◆ Stored data:
- Opening Delimiter -
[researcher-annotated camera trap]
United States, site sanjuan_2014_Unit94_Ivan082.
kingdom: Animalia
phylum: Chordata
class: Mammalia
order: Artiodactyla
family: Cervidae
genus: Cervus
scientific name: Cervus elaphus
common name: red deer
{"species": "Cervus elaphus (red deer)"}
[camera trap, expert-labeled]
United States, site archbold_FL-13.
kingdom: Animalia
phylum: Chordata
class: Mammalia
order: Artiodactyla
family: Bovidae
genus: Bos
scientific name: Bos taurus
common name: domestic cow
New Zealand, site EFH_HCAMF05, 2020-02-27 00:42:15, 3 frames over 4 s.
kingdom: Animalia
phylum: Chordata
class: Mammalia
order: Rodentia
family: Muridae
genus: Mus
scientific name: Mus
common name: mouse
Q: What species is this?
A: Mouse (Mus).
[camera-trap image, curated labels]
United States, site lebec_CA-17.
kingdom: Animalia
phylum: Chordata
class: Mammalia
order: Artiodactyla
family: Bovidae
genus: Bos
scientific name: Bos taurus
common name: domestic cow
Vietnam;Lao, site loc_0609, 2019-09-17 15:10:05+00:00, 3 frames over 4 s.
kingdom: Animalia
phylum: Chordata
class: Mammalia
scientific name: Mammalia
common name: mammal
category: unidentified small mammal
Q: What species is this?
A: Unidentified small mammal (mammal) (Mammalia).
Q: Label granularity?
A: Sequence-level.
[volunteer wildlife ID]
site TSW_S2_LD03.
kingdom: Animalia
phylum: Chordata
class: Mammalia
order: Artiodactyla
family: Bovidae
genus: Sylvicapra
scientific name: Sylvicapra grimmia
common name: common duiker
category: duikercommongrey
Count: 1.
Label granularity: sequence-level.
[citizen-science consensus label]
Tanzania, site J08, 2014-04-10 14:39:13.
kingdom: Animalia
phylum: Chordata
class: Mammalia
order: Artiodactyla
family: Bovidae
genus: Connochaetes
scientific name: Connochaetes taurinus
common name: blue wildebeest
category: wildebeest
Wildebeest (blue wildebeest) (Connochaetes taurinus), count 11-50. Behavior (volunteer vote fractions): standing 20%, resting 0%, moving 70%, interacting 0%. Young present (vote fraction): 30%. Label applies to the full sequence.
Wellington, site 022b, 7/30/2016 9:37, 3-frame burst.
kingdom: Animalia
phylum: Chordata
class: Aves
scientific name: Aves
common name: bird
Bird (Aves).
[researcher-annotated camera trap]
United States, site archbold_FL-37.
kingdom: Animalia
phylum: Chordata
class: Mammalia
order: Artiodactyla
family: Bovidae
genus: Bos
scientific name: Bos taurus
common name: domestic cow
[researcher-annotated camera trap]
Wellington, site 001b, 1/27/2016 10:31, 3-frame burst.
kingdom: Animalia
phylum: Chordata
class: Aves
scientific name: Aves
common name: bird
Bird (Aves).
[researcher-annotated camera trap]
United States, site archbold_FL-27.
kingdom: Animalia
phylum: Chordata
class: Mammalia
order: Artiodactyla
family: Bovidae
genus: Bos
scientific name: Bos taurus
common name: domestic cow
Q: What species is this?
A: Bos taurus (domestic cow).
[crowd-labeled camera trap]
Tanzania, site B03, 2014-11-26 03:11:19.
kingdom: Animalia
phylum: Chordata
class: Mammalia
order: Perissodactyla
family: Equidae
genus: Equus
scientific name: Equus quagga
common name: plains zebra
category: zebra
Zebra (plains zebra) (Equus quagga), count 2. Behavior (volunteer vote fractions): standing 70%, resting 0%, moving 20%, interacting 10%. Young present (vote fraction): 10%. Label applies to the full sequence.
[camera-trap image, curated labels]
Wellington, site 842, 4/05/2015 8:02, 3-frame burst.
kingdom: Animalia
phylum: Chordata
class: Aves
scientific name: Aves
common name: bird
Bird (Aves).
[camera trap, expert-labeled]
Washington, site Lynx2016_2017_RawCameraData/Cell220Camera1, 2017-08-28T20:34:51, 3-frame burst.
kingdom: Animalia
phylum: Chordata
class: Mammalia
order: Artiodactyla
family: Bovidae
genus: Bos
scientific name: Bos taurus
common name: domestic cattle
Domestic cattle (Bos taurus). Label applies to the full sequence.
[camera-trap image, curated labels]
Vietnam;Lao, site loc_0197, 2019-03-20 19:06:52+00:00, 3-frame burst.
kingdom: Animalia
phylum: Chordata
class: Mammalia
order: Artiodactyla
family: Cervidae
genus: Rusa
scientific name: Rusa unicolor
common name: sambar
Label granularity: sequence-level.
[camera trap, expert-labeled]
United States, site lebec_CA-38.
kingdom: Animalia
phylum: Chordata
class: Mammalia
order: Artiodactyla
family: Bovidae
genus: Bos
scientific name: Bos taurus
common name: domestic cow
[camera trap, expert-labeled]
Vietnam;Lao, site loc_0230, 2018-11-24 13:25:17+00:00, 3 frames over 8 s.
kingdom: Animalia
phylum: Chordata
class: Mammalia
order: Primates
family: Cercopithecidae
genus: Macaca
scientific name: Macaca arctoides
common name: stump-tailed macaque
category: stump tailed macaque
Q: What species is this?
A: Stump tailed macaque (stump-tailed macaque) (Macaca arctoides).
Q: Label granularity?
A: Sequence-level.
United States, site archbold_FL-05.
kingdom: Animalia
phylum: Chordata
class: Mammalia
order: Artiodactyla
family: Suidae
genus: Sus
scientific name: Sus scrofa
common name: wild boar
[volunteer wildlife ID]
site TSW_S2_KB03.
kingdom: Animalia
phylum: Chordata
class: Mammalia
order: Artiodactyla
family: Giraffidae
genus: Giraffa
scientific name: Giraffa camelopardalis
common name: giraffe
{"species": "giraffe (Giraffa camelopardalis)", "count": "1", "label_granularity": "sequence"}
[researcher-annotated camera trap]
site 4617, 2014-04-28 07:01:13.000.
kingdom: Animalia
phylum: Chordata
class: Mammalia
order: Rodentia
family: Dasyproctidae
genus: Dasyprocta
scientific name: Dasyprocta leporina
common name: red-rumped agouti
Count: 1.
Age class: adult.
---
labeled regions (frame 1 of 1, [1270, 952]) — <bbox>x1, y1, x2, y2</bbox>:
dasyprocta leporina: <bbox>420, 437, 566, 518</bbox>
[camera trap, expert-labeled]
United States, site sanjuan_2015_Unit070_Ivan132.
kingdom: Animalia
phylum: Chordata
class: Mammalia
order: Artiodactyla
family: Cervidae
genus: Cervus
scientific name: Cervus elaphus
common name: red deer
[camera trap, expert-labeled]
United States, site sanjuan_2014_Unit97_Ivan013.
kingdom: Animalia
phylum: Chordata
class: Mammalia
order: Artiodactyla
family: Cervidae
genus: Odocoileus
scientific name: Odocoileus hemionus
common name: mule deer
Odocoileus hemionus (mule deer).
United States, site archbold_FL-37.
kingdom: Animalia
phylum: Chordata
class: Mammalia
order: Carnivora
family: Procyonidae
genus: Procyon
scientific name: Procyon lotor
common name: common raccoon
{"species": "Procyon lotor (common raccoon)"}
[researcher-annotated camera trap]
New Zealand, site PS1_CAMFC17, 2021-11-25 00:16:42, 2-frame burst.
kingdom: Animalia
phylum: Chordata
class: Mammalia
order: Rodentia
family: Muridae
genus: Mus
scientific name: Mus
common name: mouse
- Closing Delimiter -
◆ Try it:
Give the lines again, exactly as they stand, from the beginning of the data through the line with "A: Mouse (Mus).".

◆ Solution to the exercise:
[researcher-annotated camera trap]
United States, site sanjuan_2014_Unit94_Ivan082.
kingdom: Animalia
phylum: Chordata
class: Mammalia
order: Artiodactyla
family: Cervidae
genus: Cervus
scientific name: Cervus elaphus
common name: red deer
{"species": "Cervus elaphus (red deer)"}
[camera trap, expert-labeled]
United States, site archbold_FL-13.
kingdom: Animalia
phylum: Chordata
class: Mammalia
order: Artiodactyla
family: Bovidae
genus: Bos
scientific name: Bos taurus
common name: domestic cow
New Zealand, site EFH_HCAMF05, 2020-02-27 00:42:15, 3 frames over 4 s.
kingdom: Animalia
phylum: Chordata
class: Mammalia
order: Rodentia
family: Muridae
genus: Mus
scientific name: Mus
common name: mouse
Q: What species is this?
A: Mouse (Mus).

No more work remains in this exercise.